Madame Coste décrit très bien notre métier aujourd’hui : “Les enseignants qui durent sont ceux qui trouvent des satisfactions dans le travail, par exemple quand ils conçoivent des situations pédagogiques et quand ils constatent qu’avec elles les élèves progressent. Les enseignants éprouvent de la satisfaction quand ils voient briller les yeux de leurs élèves. Le métier d’enseignant n’est plus un travail uniquement de transmission. C’est devenu un travail de conception de dispositif pédagogique, d’accompagnement et d’évaluation.” En effet, ce que veulent les enseignants, c’est faire réussir leurs élèves, c’est trouver un sens à leur métier, c’est souvent même contribuer à changer la société. Et aujourd’hui, l’enseignement est un métier créatif. Reste à partager davantage cette idée, pour que tous les cadres permettent à tous les enseignants de vivre cette créativité. Tout est dans la confiance… Mais pour entendre beaucoup de témoignages d’enseignants de tous degrés, dans les faits, ce n’est pas toujours le cas, loin de là. Notez que je n’entends pas par là l’absence de contrôle : évidemment, notre travail, notre efficacité doivent être évalués et les formations adaptées et discutées en conséquence. Mais il n’y a aucune raison valable que cela se passe mal, comme d’ailleurs dans la relation humaine et d’apprentissage ente prof et élève.
“Ceux qui ne s’usent pas sont aussi ceux qui mettent en adéquation leur engagement professionnel avec les valeurs pour lesquelles ils sont entrés dans l’enseignement. Quand les enseignants retrouvent ces valeurs dans le métier ça leur permet de tenir.(…) Les enseignants âgés de plus de 50 ans viennent souvent d’un milieu modeste et ils ont vécu leur métier comme une ascension sociale.
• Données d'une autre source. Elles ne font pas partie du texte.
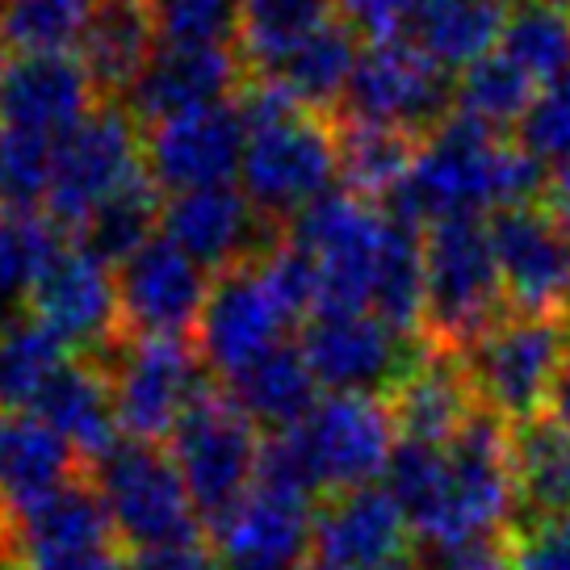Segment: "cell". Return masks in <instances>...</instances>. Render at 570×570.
Masks as SVG:
<instances>
[{
    "mask_svg": "<svg viewBox=\"0 0 570 570\" xmlns=\"http://www.w3.org/2000/svg\"><path fill=\"white\" fill-rule=\"evenodd\" d=\"M382 487L424 546L499 537L517 520L512 428L479 407L449 445L399 441Z\"/></svg>",
    "mask_w": 570,
    "mask_h": 570,
    "instance_id": "6da1fadb",
    "label": "cell"
},
{
    "mask_svg": "<svg viewBox=\"0 0 570 570\" xmlns=\"http://www.w3.org/2000/svg\"><path fill=\"white\" fill-rule=\"evenodd\" d=\"M550 173L524 156L517 142H503L495 130L449 114L415 147L411 173L391 194L386 210L407 218L411 227H436L453 218L520 210L546 202Z\"/></svg>",
    "mask_w": 570,
    "mask_h": 570,
    "instance_id": "7a4b0ae2",
    "label": "cell"
},
{
    "mask_svg": "<svg viewBox=\"0 0 570 570\" xmlns=\"http://www.w3.org/2000/svg\"><path fill=\"white\" fill-rule=\"evenodd\" d=\"M394 445L391 407L377 394H327L303 424L268 432L261 482L306 499L374 487L391 465Z\"/></svg>",
    "mask_w": 570,
    "mask_h": 570,
    "instance_id": "3957f363",
    "label": "cell"
},
{
    "mask_svg": "<svg viewBox=\"0 0 570 570\" xmlns=\"http://www.w3.org/2000/svg\"><path fill=\"white\" fill-rule=\"evenodd\" d=\"M567 356L570 332L562 320L503 311L487 332L465 344L458 361L474 391V403L508 428H517L550 407Z\"/></svg>",
    "mask_w": 570,
    "mask_h": 570,
    "instance_id": "277c9868",
    "label": "cell"
},
{
    "mask_svg": "<svg viewBox=\"0 0 570 570\" xmlns=\"http://www.w3.org/2000/svg\"><path fill=\"white\" fill-rule=\"evenodd\" d=\"M89 482L109 517L114 541L135 553L197 541V508L164 445L122 436L97 462Z\"/></svg>",
    "mask_w": 570,
    "mask_h": 570,
    "instance_id": "5b68a950",
    "label": "cell"
},
{
    "mask_svg": "<svg viewBox=\"0 0 570 570\" xmlns=\"http://www.w3.org/2000/svg\"><path fill=\"white\" fill-rule=\"evenodd\" d=\"M495 244L482 218H453L424 232V332L428 344L462 353L503 315Z\"/></svg>",
    "mask_w": 570,
    "mask_h": 570,
    "instance_id": "8992f818",
    "label": "cell"
},
{
    "mask_svg": "<svg viewBox=\"0 0 570 570\" xmlns=\"http://www.w3.org/2000/svg\"><path fill=\"white\" fill-rule=\"evenodd\" d=\"M97 361L109 377L122 436L135 441H168L180 420L210 394V370L189 340L122 332Z\"/></svg>",
    "mask_w": 570,
    "mask_h": 570,
    "instance_id": "52a82bcc",
    "label": "cell"
},
{
    "mask_svg": "<svg viewBox=\"0 0 570 570\" xmlns=\"http://www.w3.org/2000/svg\"><path fill=\"white\" fill-rule=\"evenodd\" d=\"M391 210L356 194H323L289 223V244L315 268L320 311H370Z\"/></svg>",
    "mask_w": 570,
    "mask_h": 570,
    "instance_id": "ba28073f",
    "label": "cell"
},
{
    "mask_svg": "<svg viewBox=\"0 0 570 570\" xmlns=\"http://www.w3.org/2000/svg\"><path fill=\"white\" fill-rule=\"evenodd\" d=\"M336 177V130L323 122V114H306V109L252 130L244 164H239V189L265 223H294L306 206L332 194Z\"/></svg>",
    "mask_w": 570,
    "mask_h": 570,
    "instance_id": "9c48e42d",
    "label": "cell"
},
{
    "mask_svg": "<svg viewBox=\"0 0 570 570\" xmlns=\"http://www.w3.org/2000/svg\"><path fill=\"white\" fill-rule=\"evenodd\" d=\"M265 436L227 394H206L177 432L168 436V458L177 465L197 517L214 524L261 482Z\"/></svg>",
    "mask_w": 570,
    "mask_h": 570,
    "instance_id": "30bf717a",
    "label": "cell"
},
{
    "mask_svg": "<svg viewBox=\"0 0 570 570\" xmlns=\"http://www.w3.org/2000/svg\"><path fill=\"white\" fill-rule=\"evenodd\" d=\"M135 177H142L139 122L122 106H97L55 142V173L42 206L55 227L80 235L92 214Z\"/></svg>",
    "mask_w": 570,
    "mask_h": 570,
    "instance_id": "8fae6325",
    "label": "cell"
},
{
    "mask_svg": "<svg viewBox=\"0 0 570 570\" xmlns=\"http://www.w3.org/2000/svg\"><path fill=\"white\" fill-rule=\"evenodd\" d=\"M340 109H344V122L391 126L420 139L453 114V80L415 42L386 38V42L361 47Z\"/></svg>",
    "mask_w": 570,
    "mask_h": 570,
    "instance_id": "7c38bea8",
    "label": "cell"
},
{
    "mask_svg": "<svg viewBox=\"0 0 570 570\" xmlns=\"http://www.w3.org/2000/svg\"><path fill=\"white\" fill-rule=\"evenodd\" d=\"M298 348L320 391L386 399L428 344L377 320L374 311H315L306 320Z\"/></svg>",
    "mask_w": 570,
    "mask_h": 570,
    "instance_id": "4fadbf2b",
    "label": "cell"
},
{
    "mask_svg": "<svg viewBox=\"0 0 570 570\" xmlns=\"http://www.w3.org/2000/svg\"><path fill=\"white\" fill-rule=\"evenodd\" d=\"M289 323H298V315L273 289L265 265L256 256L248 265L227 268L210 282V298L194 327V348L202 365L227 382L256 356L285 344Z\"/></svg>",
    "mask_w": 570,
    "mask_h": 570,
    "instance_id": "5bb4252c",
    "label": "cell"
},
{
    "mask_svg": "<svg viewBox=\"0 0 570 570\" xmlns=\"http://www.w3.org/2000/svg\"><path fill=\"white\" fill-rule=\"evenodd\" d=\"M26 303L30 320L42 323L68 353L101 356L122 336L114 265L85 248L80 239L59 248V256L42 268L35 289L26 294Z\"/></svg>",
    "mask_w": 570,
    "mask_h": 570,
    "instance_id": "9a60e30c",
    "label": "cell"
},
{
    "mask_svg": "<svg viewBox=\"0 0 570 570\" xmlns=\"http://www.w3.org/2000/svg\"><path fill=\"white\" fill-rule=\"evenodd\" d=\"M248 151V126L235 101L156 122L142 139V173L160 194L232 185Z\"/></svg>",
    "mask_w": 570,
    "mask_h": 570,
    "instance_id": "2e32d148",
    "label": "cell"
},
{
    "mask_svg": "<svg viewBox=\"0 0 570 570\" xmlns=\"http://www.w3.org/2000/svg\"><path fill=\"white\" fill-rule=\"evenodd\" d=\"M499 282L508 311L520 315H570V235L546 206L503 210L491 223Z\"/></svg>",
    "mask_w": 570,
    "mask_h": 570,
    "instance_id": "e0dca14e",
    "label": "cell"
},
{
    "mask_svg": "<svg viewBox=\"0 0 570 570\" xmlns=\"http://www.w3.org/2000/svg\"><path fill=\"white\" fill-rule=\"evenodd\" d=\"M114 277H118V315L126 336L185 340L210 298V273L164 235L130 252L114 268Z\"/></svg>",
    "mask_w": 570,
    "mask_h": 570,
    "instance_id": "ac0fdd59",
    "label": "cell"
},
{
    "mask_svg": "<svg viewBox=\"0 0 570 570\" xmlns=\"http://www.w3.org/2000/svg\"><path fill=\"white\" fill-rule=\"evenodd\" d=\"M244 89V55L232 42H160L135 85L122 92V109L135 122H168L194 109L227 106Z\"/></svg>",
    "mask_w": 570,
    "mask_h": 570,
    "instance_id": "d6986e66",
    "label": "cell"
},
{
    "mask_svg": "<svg viewBox=\"0 0 570 570\" xmlns=\"http://www.w3.org/2000/svg\"><path fill=\"white\" fill-rule=\"evenodd\" d=\"M311 499L256 482L227 517L214 520L210 537L227 570H303L311 558Z\"/></svg>",
    "mask_w": 570,
    "mask_h": 570,
    "instance_id": "ffe728a7",
    "label": "cell"
},
{
    "mask_svg": "<svg viewBox=\"0 0 570 570\" xmlns=\"http://www.w3.org/2000/svg\"><path fill=\"white\" fill-rule=\"evenodd\" d=\"M268 227L273 223L256 214L239 185H214V189L164 197L160 235L173 239L206 273H227V268L265 256L273 248Z\"/></svg>",
    "mask_w": 570,
    "mask_h": 570,
    "instance_id": "44dd1931",
    "label": "cell"
},
{
    "mask_svg": "<svg viewBox=\"0 0 570 570\" xmlns=\"http://www.w3.org/2000/svg\"><path fill=\"white\" fill-rule=\"evenodd\" d=\"M411 524L391 491L356 487L340 491L315 512L311 562L315 570H386L407 558Z\"/></svg>",
    "mask_w": 570,
    "mask_h": 570,
    "instance_id": "7402d4cb",
    "label": "cell"
},
{
    "mask_svg": "<svg viewBox=\"0 0 570 570\" xmlns=\"http://www.w3.org/2000/svg\"><path fill=\"white\" fill-rule=\"evenodd\" d=\"M97 80L76 55H18L0 92V126L59 142L97 109Z\"/></svg>",
    "mask_w": 570,
    "mask_h": 570,
    "instance_id": "603a6c76",
    "label": "cell"
},
{
    "mask_svg": "<svg viewBox=\"0 0 570 570\" xmlns=\"http://www.w3.org/2000/svg\"><path fill=\"white\" fill-rule=\"evenodd\" d=\"M386 399H391L386 407H391L399 441H415V445H449L479 411L458 353L436 344H428Z\"/></svg>",
    "mask_w": 570,
    "mask_h": 570,
    "instance_id": "cb8c5ba5",
    "label": "cell"
},
{
    "mask_svg": "<svg viewBox=\"0 0 570 570\" xmlns=\"http://www.w3.org/2000/svg\"><path fill=\"white\" fill-rule=\"evenodd\" d=\"M0 520H4L9 546L18 550L21 562L47 558V553L109 546V541H114L106 508H101V499H97L89 479L63 482L59 491L35 499L30 508L9 512V517H0Z\"/></svg>",
    "mask_w": 570,
    "mask_h": 570,
    "instance_id": "d4e9b609",
    "label": "cell"
},
{
    "mask_svg": "<svg viewBox=\"0 0 570 570\" xmlns=\"http://www.w3.org/2000/svg\"><path fill=\"white\" fill-rule=\"evenodd\" d=\"M76 449L35 411L0 415V517L30 508L35 499L71 482Z\"/></svg>",
    "mask_w": 570,
    "mask_h": 570,
    "instance_id": "484cf974",
    "label": "cell"
},
{
    "mask_svg": "<svg viewBox=\"0 0 570 570\" xmlns=\"http://www.w3.org/2000/svg\"><path fill=\"white\" fill-rule=\"evenodd\" d=\"M227 399L265 432H285L303 424L320 403V382L311 374L298 344H277L256 356L235 377H227Z\"/></svg>",
    "mask_w": 570,
    "mask_h": 570,
    "instance_id": "4316f807",
    "label": "cell"
},
{
    "mask_svg": "<svg viewBox=\"0 0 570 570\" xmlns=\"http://www.w3.org/2000/svg\"><path fill=\"white\" fill-rule=\"evenodd\" d=\"M160 51V26L151 0H97L80 38V59L101 92H126L147 59Z\"/></svg>",
    "mask_w": 570,
    "mask_h": 570,
    "instance_id": "83f0119b",
    "label": "cell"
},
{
    "mask_svg": "<svg viewBox=\"0 0 570 570\" xmlns=\"http://www.w3.org/2000/svg\"><path fill=\"white\" fill-rule=\"evenodd\" d=\"M35 415L47 420L89 462L122 441V424H118V407H114V391L101 361H68L63 374L51 382V391L42 394Z\"/></svg>",
    "mask_w": 570,
    "mask_h": 570,
    "instance_id": "f1b7e54d",
    "label": "cell"
},
{
    "mask_svg": "<svg viewBox=\"0 0 570 570\" xmlns=\"http://www.w3.org/2000/svg\"><path fill=\"white\" fill-rule=\"evenodd\" d=\"M508 13V0H420V9L411 13L407 42H415L436 68L465 71L499 47Z\"/></svg>",
    "mask_w": 570,
    "mask_h": 570,
    "instance_id": "f546056e",
    "label": "cell"
},
{
    "mask_svg": "<svg viewBox=\"0 0 570 570\" xmlns=\"http://www.w3.org/2000/svg\"><path fill=\"white\" fill-rule=\"evenodd\" d=\"M512 479L520 524L570 512V428L553 415L512 428Z\"/></svg>",
    "mask_w": 570,
    "mask_h": 570,
    "instance_id": "4dcf8cb0",
    "label": "cell"
},
{
    "mask_svg": "<svg viewBox=\"0 0 570 570\" xmlns=\"http://www.w3.org/2000/svg\"><path fill=\"white\" fill-rule=\"evenodd\" d=\"M361 42L344 21H332L315 35L298 42L289 55H282L277 63L261 76L277 80L306 114H327L332 106H340V97L348 89V76L356 68Z\"/></svg>",
    "mask_w": 570,
    "mask_h": 570,
    "instance_id": "1f68e13d",
    "label": "cell"
},
{
    "mask_svg": "<svg viewBox=\"0 0 570 570\" xmlns=\"http://www.w3.org/2000/svg\"><path fill=\"white\" fill-rule=\"evenodd\" d=\"M71 356L38 320H13L0 332V415H26L42 403Z\"/></svg>",
    "mask_w": 570,
    "mask_h": 570,
    "instance_id": "d6a6232c",
    "label": "cell"
},
{
    "mask_svg": "<svg viewBox=\"0 0 570 570\" xmlns=\"http://www.w3.org/2000/svg\"><path fill=\"white\" fill-rule=\"evenodd\" d=\"M336 147L340 180L348 185V194L365 197V202H391V194L411 173L420 139L391 130V126L344 122L336 135Z\"/></svg>",
    "mask_w": 570,
    "mask_h": 570,
    "instance_id": "836d02e7",
    "label": "cell"
},
{
    "mask_svg": "<svg viewBox=\"0 0 570 570\" xmlns=\"http://www.w3.org/2000/svg\"><path fill=\"white\" fill-rule=\"evenodd\" d=\"M340 0H244L239 4V55L268 71L282 55L336 21Z\"/></svg>",
    "mask_w": 570,
    "mask_h": 570,
    "instance_id": "e575fe53",
    "label": "cell"
},
{
    "mask_svg": "<svg viewBox=\"0 0 570 570\" xmlns=\"http://www.w3.org/2000/svg\"><path fill=\"white\" fill-rule=\"evenodd\" d=\"M370 311L407 336L424 332V235L399 214H391V235L382 248Z\"/></svg>",
    "mask_w": 570,
    "mask_h": 570,
    "instance_id": "d590c367",
    "label": "cell"
},
{
    "mask_svg": "<svg viewBox=\"0 0 570 570\" xmlns=\"http://www.w3.org/2000/svg\"><path fill=\"white\" fill-rule=\"evenodd\" d=\"M533 92H537L533 80L495 47V51L482 55L479 63H470L453 80V114H462V118H470V122H479L499 135L503 126H517L524 118Z\"/></svg>",
    "mask_w": 570,
    "mask_h": 570,
    "instance_id": "8d00e7d4",
    "label": "cell"
},
{
    "mask_svg": "<svg viewBox=\"0 0 570 570\" xmlns=\"http://www.w3.org/2000/svg\"><path fill=\"white\" fill-rule=\"evenodd\" d=\"M160 223H164V197L160 189L142 177H135L126 189L109 197L101 210L92 214L89 223L80 227V244L92 248L101 261L109 265H122L130 252H139L147 239H156L160 235Z\"/></svg>",
    "mask_w": 570,
    "mask_h": 570,
    "instance_id": "74e56055",
    "label": "cell"
},
{
    "mask_svg": "<svg viewBox=\"0 0 570 570\" xmlns=\"http://www.w3.org/2000/svg\"><path fill=\"white\" fill-rule=\"evenodd\" d=\"M499 51L508 55L537 89L570 68V9L524 0L508 13Z\"/></svg>",
    "mask_w": 570,
    "mask_h": 570,
    "instance_id": "f35d334b",
    "label": "cell"
},
{
    "mask_svg": "<svg viewBox=\"0 0 570 570\" xmlns=\"http://www.w3.org/2000/svg\"><path fill=\"white\" fill-rule=\"evenodd\" d=\"M97 0H13L0 13L4 47L21 55H68L89 30Z\"/></svg>",
    "mask_w": 570,
    "mask_h": 570,
    "instance_id": "ab89813d",
    "label": "cell"
},
{
    "mask_svg": "<svg viewBox=\"0 0 570 570\" xmlns=\"http://www.w3.org/2000/svg\"><path fill=\"white\" fill-rule=\"evenodd\" d=\"M59 248H63V235L51 223V214L0 210V289L9 298L30 294Z\"/></svg>",
    "mask_w": 570,
    "mask_h": 570,
    "instance_id": "60d3db41",
    "label": "cell"
},
{
    "mask_svg": "<svg viewBox=\"0 0 570 570\" xmlns=\"http://www.w3.org/2000/svg\"><path fill=\"white\" fill-rule=\"evenodd\" d=\"M517 147L546 173L570 168V68L533 92L524 118L517 122Z\"/></svg>",
    "mask_w": 570,
    "mask_h": 570,
    "instance_id": "b9f144b4",
    "label": "cell"
},
{
    "mask_svg": "<svg viewBox=\"0 0 570 570\" xmlns=\"http://www.w3.org/2000/svg\"><path fill=\"white\" fill-rule=\"evenodd\" d=\"M55 173V142L0 126V210H38Z\"/></svg>",
    "mask_w": 570,
    "mask_h": 570,
    "instance_id": "7bdbcfd3",
    "label": "cell"
},
{
    "mask_svg": "<svg viewBox=\"0 0 570 570\" xmlns=\"http://www.w3.org/2000/svg\"><path fill=\"white\" fill-rule=\"evenodd\" d=\"M508 558L512 570H570V512L517 524Z\"/></svg>",
    "mask_w": 570,
    "mask_h": 570,
    "instance_id": "ee69618b",
    "label": "cell"
},
{
    "mask_svg": "<svg viewBox=\"0 0 570 570\" xmlns=\"http://www.w3.org/2000/svg\"><path fill=\"white\" fill-rule=\"evenodd\" d=\"M415 9H420V0H340L344 26L365 42H386V38L407 35Z\"/></svg>",
    "mask_w": 570,
    "mask_h": 570,
    "instance_id": "f6af8a7d",
    "label": "cell"
},
{
    "mask_svg": "<svg viewBox=\"0 0 570 570\" xmlns=\"http://www.w3.org/2000/svg\"><path fill=\"white\" fill-rule=\"evenodd\" d=\"M428 570H512L508 546L499 537H474L458 546H428Z\"/></svg>",
    "mask_w": 570,
    "mask_h": 570,
    "instance_id": "bcb514c9",
    "label": "cell"
},
{
    "mask_svg": "<svg viewBox=\"0 0 570 570\" xmlns=\"http://www.w3.org/2000/svg\"><path fill=\"white\" fill-rule=\"evenodd\" d=\"M130 570H227L218 562V553L202 541L168 546V550H147L130 558Z\"/></svg>",
    "mask_w": 570,
    "mask_h": 570,
    "instance_id": "7dc6e473",
    "label": "cell"
},
{
    "mask_svg": "<svg viewBox=\"0 0 570 570\" xmlns=\"http://www.w3.org/2000/svg\"><path fill=\"white\" fill-rule=\"evenodd\" d=\"M21 567L26 570H130V562L122 558L118 541H109V546H89V550L30 558V562H21Z\"/></svg>",
    "mask_w": 570,
    "mask_h": 570,
    "instance_id": "c3c4849f",
    "label": "cell"
},
{
    "mask_svg": "<svg viewBox=\"0 0 570 570\" xmlns=\"http://www.w3.org/2000/svg\"><path fill=\"white\" fill-rule=\"evenodd\" d=\"M546 210L567 227L570 235V168H562V173H553L550 177V189H546V202H541Z\"/></svg>",
    "mask_w": 570,
    "mask_h": 570,
    "instance_id": "681fc988",
    "label": "cell"
},
{
    "mask_svg": "<svg viewBox=\"0 0 570 570\" xmlns=\"http://www.w3.org/2000/svg\"><path fill=\"white\" fill-rule=\"evenodd\" d=\"M550 415L558 420V424L570 428V356H567V365H562V374H558V386H553Z\"/></svg>",
    "mask_w": 570,
    "mask_h": 570,
    "instance_id": "f907efd6",
    "label": "cell"
},
{
    "mask_svg": "<svg viewBox=\"0 0 570 570\" xmlns=\"http://www.w3.org/2000/svg\"><path fill=\"white\" fill-rule=\"evenodd\" d=\"M9 323H13V298H9L4 289H0V332H4Z\"/></svg>",
    "mask_w": 570,
    "mask_h": 570,
    "instance_id": "816d5d0a",
    "label": "cell"
},
{
    "mask_svg": "<svg viewBox=\"0 0 570 570\" xmlns=\"http://www.w3.org/2000/svg\"><path fill=\"white\" fill-rule=\"evenodd\" d=\"M4 76H9V59H4V38H0V92H4Z\"/></svg>",
    "mask_w": 570,
    "mask_h": 570,
    "instance_id": "f5cc1de1",
    "label": "cell"
},
{
    "mask_svg": "<svg viewBox=\"0 0 570 570\" xmlns=\"http://www.w3.org/2000/svg\"><path fill=\"white\" fill-rule=\"evenodd\" d=\"M386 570H428L424 562H411V558H403V562H394V567H386Z\"/></svg>",
    "mask_w": 570,
    "mask_h": 570,
    "instance_id": "db71d44e",
    "label": "cell"
},
{
    "mask_svg": "<svg viewBox=\"0 0 570 570\" xmlns=\"http://www.w3.org/2000/svg\"><path fill=\"white\" fill-rule=\"evenodd\" d=\"M537 4H553V9H570V0H537Z\"/></svg>",
    "mask_w": 570,
    "mask_h": 570,
    "instance_id": "11a10c76",
    "label": "cell"
},
{
    "mask_svg": "<svg viewBox=\"0 0 570 570\" xmlns=\"http://www.w3.org/2000/svg\"><path fill=\"white\" fill-rule=\"evenodd\" d=\"M9 4H13V0H0V13H4V9H9Z\"/></svg>",
    "mask_w": 570,
    "mask_h": 570,
    "instance_id": "9f6ffc18",
    "label": "cell"
}]
</instances>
Ils veulent rendre à l’institution ce qu’elle leur a donné comme ils le rendent aux élèves.“
Au final, je comprends pourquoi ça va, pour moi : je me sens reconnue et j’y crois toujours, à fond, même. En lien avec la reconnaissance, toutes les nouvelles missions et tâches qu’on me confient rendent mon quotidien pétillant, complexe et déstabilisant juste ce qu’il faut. J’adore ça. En revanche, je vieillis, en effet, et je le sens : rester active physiquement huit heures (voire plus) dans une journée me fatigue, et parfois je me surprends à avoir envie de m’assoir. Mais ça, c’est la vie !
Il est beau, cet article. Mais je n’aime décidément pas le mot “tenir”, que je trouve de parti pris.